I tried googling ‘Postmodern Indian films’, and all I got was a book talking about postmodernity and Bollywood. Naturally, there is some postmodernity involved in all films, with many invoking other films to inspire its aesthetic, mood and character as it subsequently reshapes them according to the times. Again, I accept my glaring lack of knowledge on Indian cinematic history, but at least the internet should provide me with some sources in the right direction. I drew a blank again, though I tried altering my search terms. Unfortunately, even Swaroop’s career after this film is unknown, with no critical auteurist reading and the only information available is a list of his films on Wikipedia. This made me wonder: Just how many inventive Indian films are consigned to the margins, waiting to be excavated by dedicated cinephiles?
Considering its irreverent subversiveness, I am surprised that the film managed to get a commercial release, even though it took 25 years to achieve it. The release ignited its flame of fame that was almost extinguished as soon as its theatrical run ended. I say almost because the film’s existence is still known because of its Wikipedia page, which funnily remarks that the film gained popularity among critics and scholars. Realising the veracity of the statement immediately, the article mentions the oft-forgotten blog of a more casual (until now), yet very capable critic (perhaps more than most mainstream reviewers), Srikanth Srinivasan, and uses his review to justify the film’s general critical opinion. Only other ‘critiques’ are offered as videos on YouTube through Anurag Kashyap and Kiran Rao’s praise, Imtiaz Ali’s befuddling comment made perhaps in the spirit of the film’s befuddlement, and the comedy group All India Bakchod (AIB) saying that the film is supposed to be “acid on acid”. Further perusals for critical commentaries only come from two mainstream outlets, livemint and News 18, rest are located in blogs. The film’s supposed renaissance did the bare minimum to catapult it to the fringe, while Swaroop’s career is still languishing in obscurity.

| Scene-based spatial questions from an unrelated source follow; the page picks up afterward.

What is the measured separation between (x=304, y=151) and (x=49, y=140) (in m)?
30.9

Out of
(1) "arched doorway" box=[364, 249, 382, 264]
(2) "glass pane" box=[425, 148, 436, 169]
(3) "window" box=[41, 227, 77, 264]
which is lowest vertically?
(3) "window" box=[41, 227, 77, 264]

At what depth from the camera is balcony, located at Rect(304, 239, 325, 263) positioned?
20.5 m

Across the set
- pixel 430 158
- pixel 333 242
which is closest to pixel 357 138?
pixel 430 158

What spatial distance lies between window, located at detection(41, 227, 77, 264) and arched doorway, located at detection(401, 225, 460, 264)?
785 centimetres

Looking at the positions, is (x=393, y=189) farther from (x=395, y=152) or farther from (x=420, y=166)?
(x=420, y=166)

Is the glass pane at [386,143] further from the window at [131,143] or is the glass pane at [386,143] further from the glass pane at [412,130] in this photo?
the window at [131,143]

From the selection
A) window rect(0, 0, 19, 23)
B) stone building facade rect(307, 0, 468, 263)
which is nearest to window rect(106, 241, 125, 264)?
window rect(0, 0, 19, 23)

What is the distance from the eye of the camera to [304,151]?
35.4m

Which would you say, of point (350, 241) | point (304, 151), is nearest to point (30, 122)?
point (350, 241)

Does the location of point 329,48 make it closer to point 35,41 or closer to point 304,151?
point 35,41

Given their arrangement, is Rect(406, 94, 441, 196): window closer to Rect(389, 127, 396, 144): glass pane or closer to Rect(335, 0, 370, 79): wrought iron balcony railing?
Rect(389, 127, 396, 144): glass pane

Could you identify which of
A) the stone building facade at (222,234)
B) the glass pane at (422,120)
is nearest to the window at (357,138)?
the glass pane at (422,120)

I am not indulging in hyperbole when I consider this film to be among the freshest, most cutting edge and original of Indian films. To those of you who are wondering where I watched it, I saw it on Mubi where it is available for a limited time. Another option would be to rent the film on cinemasofindia.com. It’s probably also there on Amazon Prime, but since I am in Europe, it’s not accessible to me. It’s puzzling to see such a ‘cult’ film not even getting a DVD. It’s an even bigger crime when no palpable efforts are made to resurrect Swaroop’s forgotten career. It’s appalling that few critics go beyond mainstream cinema, and the ones that do go, like Srikanth, aren’t as popular as the rest. The film’s future and possibly, Swaroop’s career, are in the hands of the filmmakers like Anurag Kashyap. I sincerely hope that in some way or the other, he or anyone else can push a DVD release for the film and subsequently bring Swaroop’s career to the limelight. Such a move could galvanize more filmmakers to push the boundaries of Indian cinema.